New clashes between India and China in Ladakh

1 September

An Indian government soldier of Tibetan origin is killed in one of two clashes that take place within 48 hours at the disputed border between India and China in Ladakh in the Himalayas. According to the Tibetan government in exile in India, there are many soldiers of Tibetan origin in the Indian army in the area. Twenty Indian soldiers were killed on June 15 in clashes with Chinese soldiers in the same area (see June 2020).

More restrictions will be removed

1 September

Indian authorities continue to ease restrictions imposed by the corona pandemic. Crowds of 100 people are now allowed in culture, entertainment, sports and politics, if everyone present wears a mouth guard. Subway traffic in major cities is gradually being phased out again. The decisions are made despite the fact that India is the country in the world with the fastest spread of infection. The reason is the economic crisis and the high unemployment caused by the restrictions. Millions of Indians have lost their jobs since March when the restrictions were first introduced. India has 3.5 million confirmed cases of coronary heart disease and more than 62,000 covid-19 deaths. The spread of the infection was initially worst in megacities such as Bombay and Delhi, but now the coronavirus is starting to spread rapidly even in smaller cities and in the countryside.

August

Most new coronary infections in the world

August 23

India is the country in the world where the coronavirus spreads the fastest (around 70,000 confirmed cases per day). After crossing the two million mark on 7 August and the 2.5 million mark on 15 August, the country now notes just over 3.1 million confirmed corona-infected inhabitants. It is still the third most in the world, but India is soon expected to overtake Brazil, which has the second most after the United States. The death toll in covid-19 in India is 57,542, the fourth highest in the world after the United States, Brazil and Mexico.

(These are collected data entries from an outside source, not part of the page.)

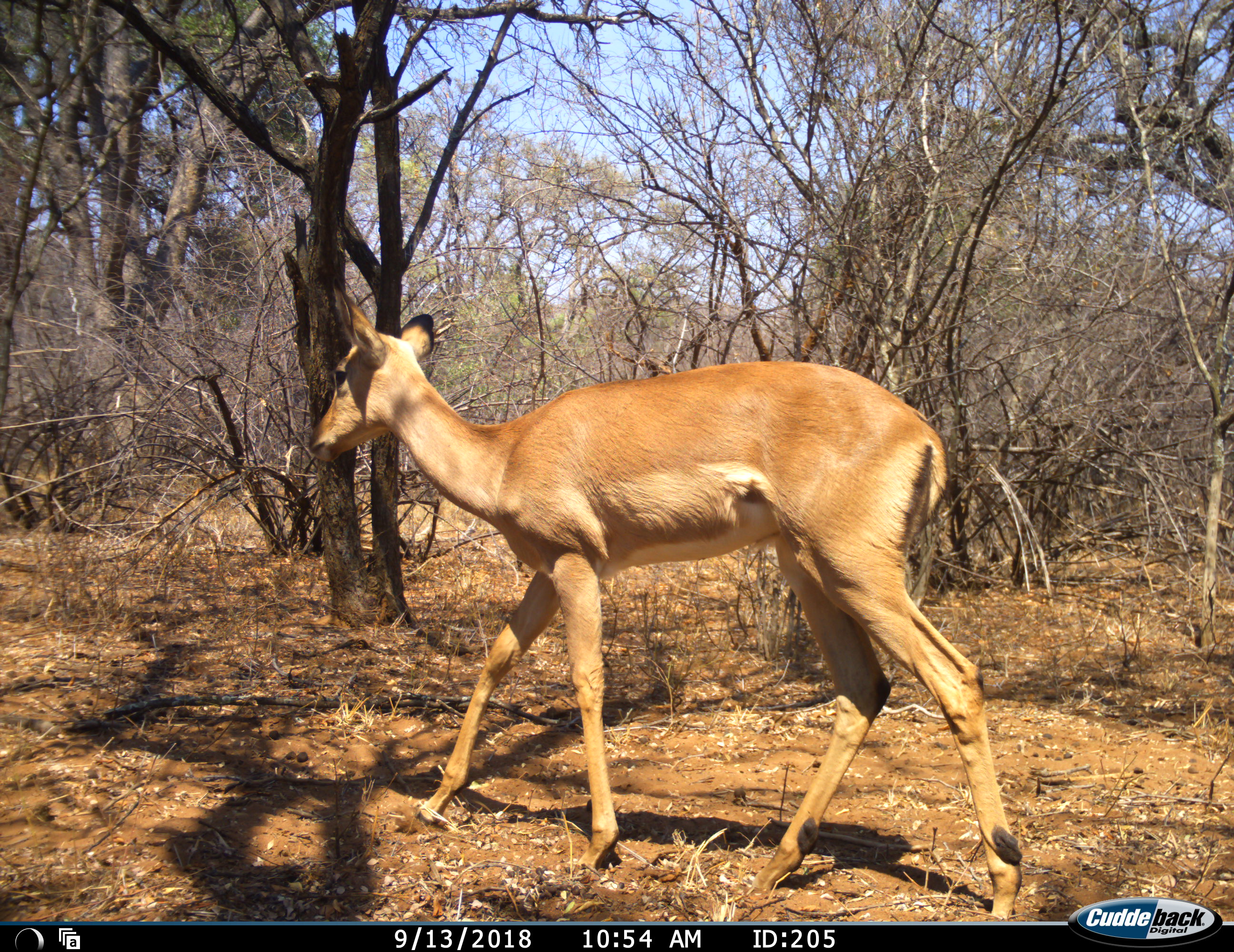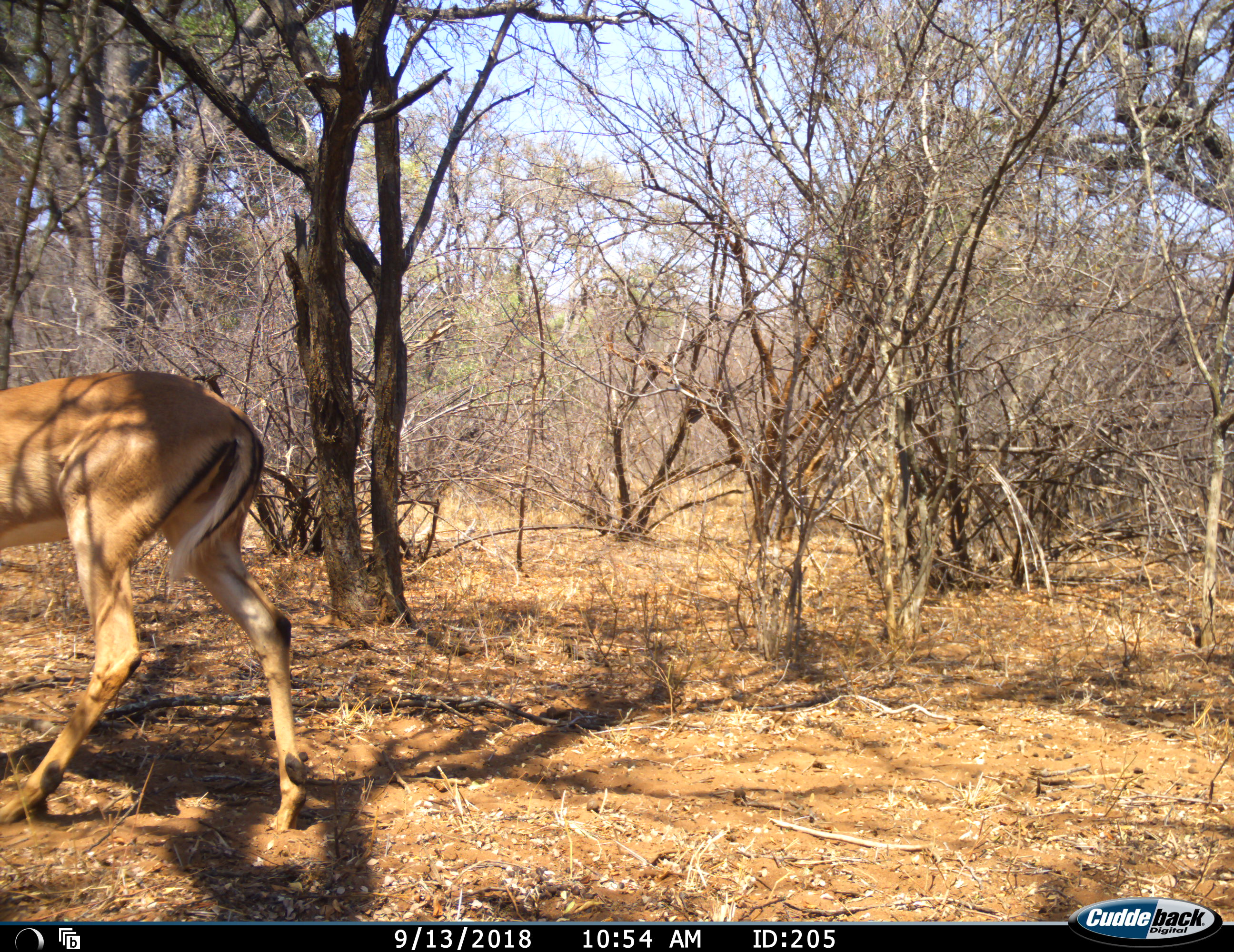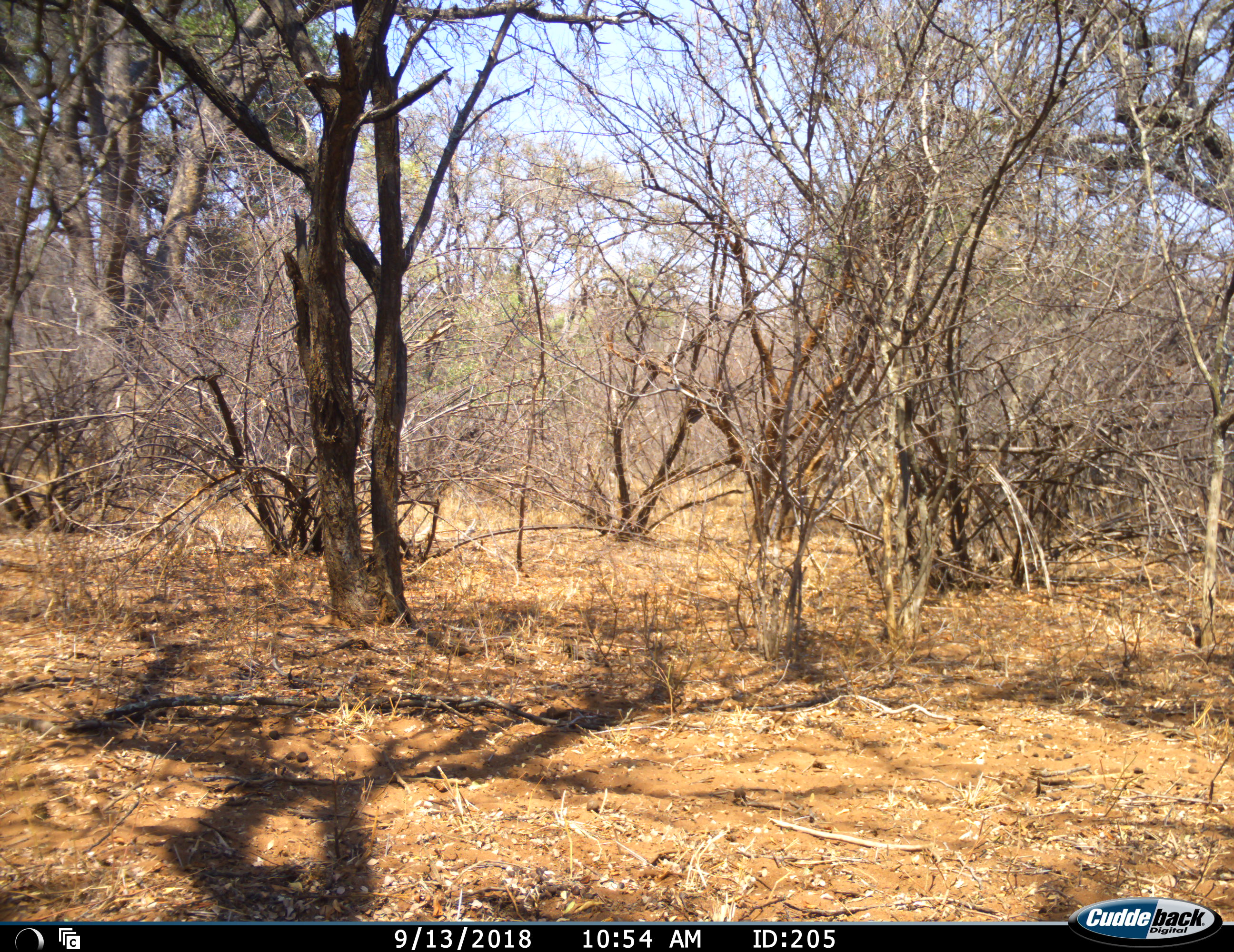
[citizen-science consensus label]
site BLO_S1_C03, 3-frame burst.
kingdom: Animalia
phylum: Chordata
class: Mammalia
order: Artiodactyla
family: Bovidae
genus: Aepyceros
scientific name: Aepyceros melampus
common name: impala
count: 1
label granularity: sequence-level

The Rama Temple in Ayodhya is being rebuilt

5 August

Prime Minister Modi is taking the first step in rebuilding the Hindu Rama Temple in Ayodhya, Uttar Pradesh. The temple was built on the site where Hindu nationalists tore down the Babrimos Mosque in 1992, leading to a wave of religiously motivated violence in India (see Modern History). A ruling by the Supreme Court in November 2019 made it possible for the Modi government to have the frame temple rebuilt, which Hindus believe stood on the site before the Babrimos Mosque was built.

The country’s GDP is shrinking markedly

1 August

India’s GDP shrank by 23.9 percent in the second quarter of 2020 compared to the same period the year before. The reason is the economic crisis that followed the closure of the country in connection with the corona pandemic.